= John Bradmore =

English surgeon (d. 1412)

John Bradmore (died January 1412) was an English surgeon, metalworker, and court physician during the reign of King Henry IV of England. He is best known for extracting an arrow embedded in the skull of the king's son, the future king Henry V at Kenilworth, after the Battle of Shrewsbury in 1403. He compiled an early surgical treatise, which he entitled Philomena.

==Life and career==
Bradmore was a successful surgeon living in London as early as 1377. He seems to have been a prosperous and respected member of his community, acquiring multiple properties and helping to found a parish fraternity. He married twice and had two children. John Bradmore's brother, Nicholas Bradmore, also practiced surgery in London. His daughter Agnes married another surgeon, John Longe. This suggests the Bradmores may have come from a family of surgeons.

In 1386 a charge of counterfeiting or “false coining” was brought against both John and his brother Nicholas, but they were pardoned by King Richard II in the same year. Bradmore was probably a skilled metalworker, as he is also referred to as a "gemestre" (gemster), which may mean he made jewellery. Historian Faye Getz states, "Surgeons especially seem to have engaged in metalworking as a trade, probably making surgical instruments for themselves and for sale purposes."

Sometime before 1399 Bradmore became associated with the court of Henry IV. In that year, he successfully treated the master of the king’s pavilions, William Wyncelowe, who had sustained an extensive abdominal wound while attempting suicide. In 1403 and 1406 he received payments from the crown for “fees and robes” and also received an annuity of 10 marks from the prince of Wales, perhaps due to his successful treatment of the prince at Kenilworth. In 1408 he was appointed to the post of searcher of the port of London.

Between 1403 and his death in 1412, Bradmore wrote a lengthy treatise on surgery which he titled Philomena. The treatise compiles information from multiple sources, as well as descriptions of treatments Bradmore himself oversaw, such as the arrow extraction of Henry V. Philomena exists as a Latin manuscript (BL, Sloane MS 2272) likely written by Bradmore himself, and a later Middle English translation (BL, Harley MS 173) created after his death. These manuscripts were later mistakenly attributed to surgeon Thomas Morstede.

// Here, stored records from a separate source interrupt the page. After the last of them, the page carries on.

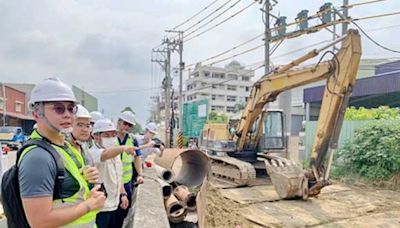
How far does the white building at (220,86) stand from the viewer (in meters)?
69.2

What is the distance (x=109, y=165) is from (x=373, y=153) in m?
8.82

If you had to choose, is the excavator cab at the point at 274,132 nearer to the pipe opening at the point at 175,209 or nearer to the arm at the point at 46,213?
the pipe opening at the point at 175,209

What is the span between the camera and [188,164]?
32.6 ft

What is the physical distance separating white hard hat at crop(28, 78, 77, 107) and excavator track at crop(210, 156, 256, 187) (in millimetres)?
7440

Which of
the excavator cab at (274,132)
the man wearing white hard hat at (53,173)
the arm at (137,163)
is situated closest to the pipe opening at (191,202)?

Bradmore died on 27 January 1412 and was buried in the church of St. Botolph. A monument commemorating him and both his wives was destroyed by the Great Fire of London in 1666.

==Arrowhead extraction==

Bradmore attended the prince at Kenilworth, where the wounded Henry had been taken after the battle of Shrewsbury. An arrow penetrated on the right side below the eye and beside the nose of the young prince. When surgeons tried to remove the arrow, the shaft broke, leaving the bodkin point embedded in his skull some five to six inches deep, narrowly missing the brain stem and surrounding arteries. Several other physicians had already been called on to resolve the problem but were unable to help. Bradmore's successor as royal surgeon, Thomas Morstede, later called them "lewd chattering leeches".

Bradmore instructed honey to be poured into the wound and invented an instrument for extraction. Two threaded tongs held a centre threaded shaft, which could be inserted into the wound: the shape was not unlike a tapered threaded rod inside a split cylinder. Once the end of the tongs was located within the skirt of the arrowhead, the threaded rod was turned to open the tongs within the bodkin socket, locking it into place, and it, along with the device, could be extracted. The instrument was quickly made by Bradmore or a blacksmith to Bradmore's specifications. Bradmore himself guided it into the wound to extract the arrowhead successfully. The wound was then filled with alcohol (wine) to cleanse it.